[Stored data entries]
────
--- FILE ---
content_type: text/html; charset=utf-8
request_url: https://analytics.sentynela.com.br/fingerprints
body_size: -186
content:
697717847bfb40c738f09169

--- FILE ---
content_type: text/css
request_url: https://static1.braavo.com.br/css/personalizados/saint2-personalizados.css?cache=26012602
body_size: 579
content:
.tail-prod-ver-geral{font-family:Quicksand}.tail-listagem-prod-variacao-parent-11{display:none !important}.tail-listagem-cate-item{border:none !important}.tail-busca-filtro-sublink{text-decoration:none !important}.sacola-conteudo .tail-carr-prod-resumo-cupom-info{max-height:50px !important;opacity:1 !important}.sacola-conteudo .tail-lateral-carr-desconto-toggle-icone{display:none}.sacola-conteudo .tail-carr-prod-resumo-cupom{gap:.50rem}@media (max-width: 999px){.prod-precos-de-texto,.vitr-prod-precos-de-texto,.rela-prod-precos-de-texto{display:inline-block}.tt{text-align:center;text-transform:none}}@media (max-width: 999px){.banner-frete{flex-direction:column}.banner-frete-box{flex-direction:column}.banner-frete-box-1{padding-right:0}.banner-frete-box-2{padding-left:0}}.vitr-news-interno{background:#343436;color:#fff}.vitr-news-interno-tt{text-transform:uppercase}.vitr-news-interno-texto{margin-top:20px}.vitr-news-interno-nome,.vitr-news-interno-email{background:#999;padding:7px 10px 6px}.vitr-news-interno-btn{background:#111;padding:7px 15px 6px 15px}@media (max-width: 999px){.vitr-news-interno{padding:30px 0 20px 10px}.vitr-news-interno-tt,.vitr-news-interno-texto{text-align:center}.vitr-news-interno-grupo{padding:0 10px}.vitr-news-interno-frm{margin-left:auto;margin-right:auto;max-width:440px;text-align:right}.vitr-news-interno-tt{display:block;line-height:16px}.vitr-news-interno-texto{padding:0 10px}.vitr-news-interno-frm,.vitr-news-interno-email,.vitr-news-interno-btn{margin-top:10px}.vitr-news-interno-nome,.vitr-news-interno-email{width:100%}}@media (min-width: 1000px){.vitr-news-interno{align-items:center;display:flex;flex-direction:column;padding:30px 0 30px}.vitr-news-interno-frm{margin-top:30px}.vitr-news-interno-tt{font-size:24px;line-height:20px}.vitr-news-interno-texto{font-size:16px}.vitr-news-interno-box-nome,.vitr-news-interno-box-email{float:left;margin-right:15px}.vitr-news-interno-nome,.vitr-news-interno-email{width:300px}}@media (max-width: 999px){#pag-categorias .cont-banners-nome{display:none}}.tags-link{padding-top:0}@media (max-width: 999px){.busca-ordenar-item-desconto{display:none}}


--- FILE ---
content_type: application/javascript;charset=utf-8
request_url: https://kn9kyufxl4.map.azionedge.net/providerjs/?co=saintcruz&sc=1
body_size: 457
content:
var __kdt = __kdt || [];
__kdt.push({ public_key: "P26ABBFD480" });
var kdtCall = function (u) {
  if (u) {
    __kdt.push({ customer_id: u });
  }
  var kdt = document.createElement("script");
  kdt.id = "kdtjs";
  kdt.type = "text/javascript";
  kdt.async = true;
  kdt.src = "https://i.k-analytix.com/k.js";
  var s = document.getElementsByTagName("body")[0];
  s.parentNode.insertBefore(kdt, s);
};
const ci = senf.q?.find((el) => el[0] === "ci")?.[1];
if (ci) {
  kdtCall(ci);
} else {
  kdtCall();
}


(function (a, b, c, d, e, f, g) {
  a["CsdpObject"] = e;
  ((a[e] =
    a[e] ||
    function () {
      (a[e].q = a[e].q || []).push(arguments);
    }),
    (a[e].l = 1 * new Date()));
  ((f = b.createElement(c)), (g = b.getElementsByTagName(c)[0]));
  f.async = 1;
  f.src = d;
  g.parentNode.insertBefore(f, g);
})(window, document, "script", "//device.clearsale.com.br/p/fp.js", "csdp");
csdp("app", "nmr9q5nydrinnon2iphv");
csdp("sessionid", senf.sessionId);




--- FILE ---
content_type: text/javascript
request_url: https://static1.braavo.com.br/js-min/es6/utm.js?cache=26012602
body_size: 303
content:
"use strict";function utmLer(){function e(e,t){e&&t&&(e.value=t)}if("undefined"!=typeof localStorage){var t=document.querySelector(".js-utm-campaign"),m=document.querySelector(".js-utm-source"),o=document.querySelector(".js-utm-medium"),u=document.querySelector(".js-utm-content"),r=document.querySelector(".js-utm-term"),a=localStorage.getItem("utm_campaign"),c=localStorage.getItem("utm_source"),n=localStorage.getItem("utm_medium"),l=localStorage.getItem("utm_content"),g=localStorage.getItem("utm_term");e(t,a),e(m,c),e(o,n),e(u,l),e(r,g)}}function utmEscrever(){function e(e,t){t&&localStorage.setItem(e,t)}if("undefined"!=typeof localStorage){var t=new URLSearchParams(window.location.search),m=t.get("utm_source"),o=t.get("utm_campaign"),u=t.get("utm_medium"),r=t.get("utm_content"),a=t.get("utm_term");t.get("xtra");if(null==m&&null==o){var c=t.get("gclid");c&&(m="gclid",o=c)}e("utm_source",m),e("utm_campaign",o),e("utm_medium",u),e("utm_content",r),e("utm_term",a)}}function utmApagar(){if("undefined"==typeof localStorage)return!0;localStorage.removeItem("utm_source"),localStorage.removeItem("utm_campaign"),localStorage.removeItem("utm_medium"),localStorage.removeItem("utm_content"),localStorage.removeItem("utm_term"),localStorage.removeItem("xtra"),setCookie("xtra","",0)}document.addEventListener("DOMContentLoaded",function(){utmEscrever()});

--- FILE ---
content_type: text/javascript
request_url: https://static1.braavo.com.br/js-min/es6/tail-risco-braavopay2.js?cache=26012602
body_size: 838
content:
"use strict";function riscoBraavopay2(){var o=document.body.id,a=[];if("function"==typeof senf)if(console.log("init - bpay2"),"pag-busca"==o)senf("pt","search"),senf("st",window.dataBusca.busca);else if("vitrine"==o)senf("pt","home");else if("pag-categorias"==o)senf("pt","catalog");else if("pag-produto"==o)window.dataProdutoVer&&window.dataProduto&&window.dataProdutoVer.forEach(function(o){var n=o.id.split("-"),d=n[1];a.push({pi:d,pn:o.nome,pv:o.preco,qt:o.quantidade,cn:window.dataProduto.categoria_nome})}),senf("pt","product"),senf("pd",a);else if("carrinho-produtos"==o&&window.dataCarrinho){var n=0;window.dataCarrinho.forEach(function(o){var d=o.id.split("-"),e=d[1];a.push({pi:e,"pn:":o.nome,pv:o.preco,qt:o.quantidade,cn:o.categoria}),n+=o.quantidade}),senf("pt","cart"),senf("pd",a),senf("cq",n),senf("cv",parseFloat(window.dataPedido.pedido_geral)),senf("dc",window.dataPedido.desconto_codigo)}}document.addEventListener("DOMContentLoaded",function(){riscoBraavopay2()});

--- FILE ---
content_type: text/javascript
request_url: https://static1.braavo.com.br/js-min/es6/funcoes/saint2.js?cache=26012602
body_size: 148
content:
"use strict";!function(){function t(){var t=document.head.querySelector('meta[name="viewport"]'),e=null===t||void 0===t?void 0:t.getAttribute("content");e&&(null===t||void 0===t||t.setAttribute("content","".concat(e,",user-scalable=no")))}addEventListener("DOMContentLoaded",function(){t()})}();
────
» **EXERCISE DESCRIPTION**: Word for word, copy out all the data given above.

» **ANSWER TO THE EXERCISE**:
--- FILE ---
content_type: text/html; charset=utf-8
request_url: https://analytics.sentynela.com.br/fingerprints
body_size: -186
content:
697717847bfb40c738f09169

--- FILE ---
content_type: text/css
request_url: https://static1.braavo.com.br/css/personalizados/saint2-personalizados.css?cache=26012602
body_size: 579
content:
.tail-prod-ver-geral{font-family:Quicksand}.tail-listagem-prod-variacao-parent-11{display:none !important}.tail-listagem-cate-item{border:none !important}.tail-busca-filtro-sublink{text-decoration:none !important}.sacola-conteudo .tail-carr-prod-resumo-cupom-info{max-height:50px !important;opacity:1 !important}.sacola-conteudo .tail-lateral-carr-desconto-toggle-icone{display:none}.sacola-conteudo .tail-carr-prod-resumo-cupom{gap:.50rem}@media (max-width: 999px){.prod-precos-de-texto,.vitr-prod-precos-de-texto,.rela-prod-precos-de-texto{display:inline-block}.tt{text-align:center;text-transform:none}}@media (max-width: 999px){.banner-frete{flex-direction:column}.banner-frete-box{flex-direction:column}.banner-frete-box-1{padding-right:0}.banner-frete-box-2{padding-left:0}}.vitr-news-interno{background:#343436;color:#fff}.vitr-news-interno-tt{text-transform:uppercase}.vitr-news-interno-texto{margin-top:20px}.vitr-news-interno-nome,.vitr-news-interno-email{background:#999;padding:7px 10px 6px}.vitr-news-interno-btn{background:#111;padding:7px 15px 6px 15px}@media (max-width: 999px){.vitr-news-interno{padding:30px 0 20px 10px}.vitr-news-interno-tt,.vitr-news-interno-texto{text-align:center}.vitr-news-interno-grupo{padding:0 10px}.vitr-news-interno-frm{margin-left:auto;margin-right:auto;max-width:440px;text-align:right}.vitr-news-interno-tt{display:block;line-height:16px}.vitr-news-interno-texto{padding:0 10px}.vitr-news-interno-frm,.vitr-news-interno-email,.vitr-news-interno-btn{margin-top:10px}.vitr-news-interno-nome,.vitr-news-interno-email{width:100%}}@media (min-width: 1000px){.vitr-news-interno{align-items:center;display:flex;flex-direction:column;padding:30px 0 30px}.vitr-news-interno-frm{margin-top:30px}.vitr-news-interno-tt{font-size:24px;line-height:20px}.vitr-news-interno-texto{font-size:16px}.vitr-news-interno-box-nome,.vitr-news-interno-box-email{float:left;margin-right:15px}.vitr-news-interno-nome,.vitr-news-interno-email{width:300px}}@media (max-width: 999px){#pag-categorias .cont-banners-nome{display:none}}.tags-link{padding-top:0}@media (max-width: 999px){.busca-ordenar-item-desconto{display:none}}


--- FILE ---
content_type: application/javascript;charset=utf-8
request_url: https://kn9kyufxl4.map.azionedge.net/providerjs/?co=saintcruz&sc=1
body_size: 457
content:
var __kdt = __kdt || [];
__kdt.push({ public_key: "P26ABBFD480" });
var kdtCall = function (u) {
  if (u) {
    __kdt.push({ customer_id: u });
  }
  var kdt = document.createElement("script");
  kdt.id = "kdtjs";
  kdt.type = "text/javascript";
  kdt.async = true;
  kdt.src = "https://i.k-analytix.com/k.js";
  var s = document.getElementsByTagName("body")[0];
  s.parentNode.insertBefore(kdt, s);
};
const ci = senf.q?.find((el) => el[0] === "ci")?.[1];
if (ci) {
  kdtCall(ci);
} else {
  kdtCall();
}


(function (a, b, c, d, e, f, g) {
  a["CsdpObject"] = e;
  ((a[e] =
    a[e] ||
    function () {
      (a[e].q = a[e].q || []).push(arguments);
    }),
    (a[e].l = 1 * new Date()));
  ((f = b.createElement(c)), (g = b.getElementsByTagName(c)[0]));
  f.async = 1;
  f.src = d;
  g.parentNode.insertBefore(f, g);
})(window, document, "script", "//device.clearsale.com.br/p/fp.js", "csdp");
csdp("app", "nmr9q5nydrinnon2iphv");
csdp("sessionid", senf.sessionId);




--- FILE ---
content_type: text/javascript
request_url: https://static1.braavo.com.br/js-min/es6/utm.js?cache=26012602
body_size: 303
content:
"use strict";function utmLer(){function e(e,t){e&&t&&(e.value=t)}if("undefined"!=typeof localStorage){var t=document.querySelector(".js-utm-campaign"),m=document.querySelector(".js-utm-source"),o=document.querySelector(".js-utm-medium"),u=document.querySelector(".js-utm-content"),r=document.querySelector(".js-utm-term"),a=localStorage.getItem("utm_campaign"),c=localStorage.getItem("utm_source"),n=localStorage.getItem("utm_medium"),l=localStorage.getItem("utm_content"),g=localStorage.getItem("utm_term");e(t,a),e(m,c),e(o,n),e(u,l),e(r,g)}}function utmEscrever(){function e(e,t){t&&localStorage.setItem(e,t)}if("undefined"!=typeof localStorage){var t=new URLSearchParams(window.location.search),m=t.get("utm_source"),o=t.get("utm_campaign"),u=t.get("utm_medium"),r=t.get("utm_content"),a=t.get("utm_term");t.get("xtra");if(null==m&&null==o){var c=t.get("gclid");c&&(m="gclid",o=c)}e("utm_source",m),e("utm_campaign",o),e("utm_medium",u),e("utm_content",r),e("utm_term",a)}}function utmApagar(){if("undefined"==typeof localStorage)return!0;localStorage.removeItem("utm_source"),localStorage.removeItem("utm_campaign"),localStorage.removeItem("utm_medium"),localStorage.removeItem("utm_content"),localStorage.removeItem("utm_term"),localStorage.removeItem("xtra"),setCookie("xtra","",0)}document.addEventListener("DOMContentLoaded",function(){utmEscrever()});

--- FILE ---
content_type: text/javascript
request_url: https://static1.braavo.com.br/js-min/es6/tail-risco-braavopay2.js?cache=26012602
body_size: 838
content:
"use strict";function riscoBraavopay2(){var o=document.body.id,a=[];if("function"==typeof senf)if(console.log("init - bpay2"),"pag-busca"==o)senf("pt","search"),senf("st",window.dataBusca.busca);else if("vitrine"==o)senf("pt","home");else if("pag-categorias"==o)senf("pt","catalog");else if("pag-produto"==o)window.dataProdutoVer&&window.dataProduto&&window.dataProdutoVer.forEach(function(o){var n=o.id.split("-"),d=n[1];a.push({pi:d,pn:o.nome,pv:o.preco,qt:o.quantidade,cn:window.dataProduto.categoria_nome})}),senf("pt","product"),senf("pd",a);else if("carrinho-produtos"==o&&window.dataCarrinho){var n=0;window.dataCarrinho.forEach(function(o){var d=o.id.split("-"),e=d[1];a.push({pi:e,"pn:":o.nome,pv:o.preco,qt:o.quantidade,cn:o.categoria}),n+=o.quantidade}),senf("pt","cart"),senf("pd",a),senf("cq",n),senf("cv",parseFloat(window.dataPedido.pedido_geral)),senf("dc",window.dataPedido.desconto_codigo)}}document.addEventListener("DOMContentLoaded",function(){riscoBraavopay2()});

--- FILE ---
content_type: text/javascript
request_url: https://static1.braavo.com.br/js-min/es6/funcoes/saint2.js?cache=26012602
body_size: 148
content:
"use strict";!function(){function t(){var t=document.head.querySelector('meta[name="viewport"]'),e=null===t||void 0===t?void 0:t.getAttribute("content");e&&(null===t||void 0===t||t.setAttribute("content","".concat(e,",user-scalable=no")))}addEventListener("DOMContentLoaded",function(){t()})}();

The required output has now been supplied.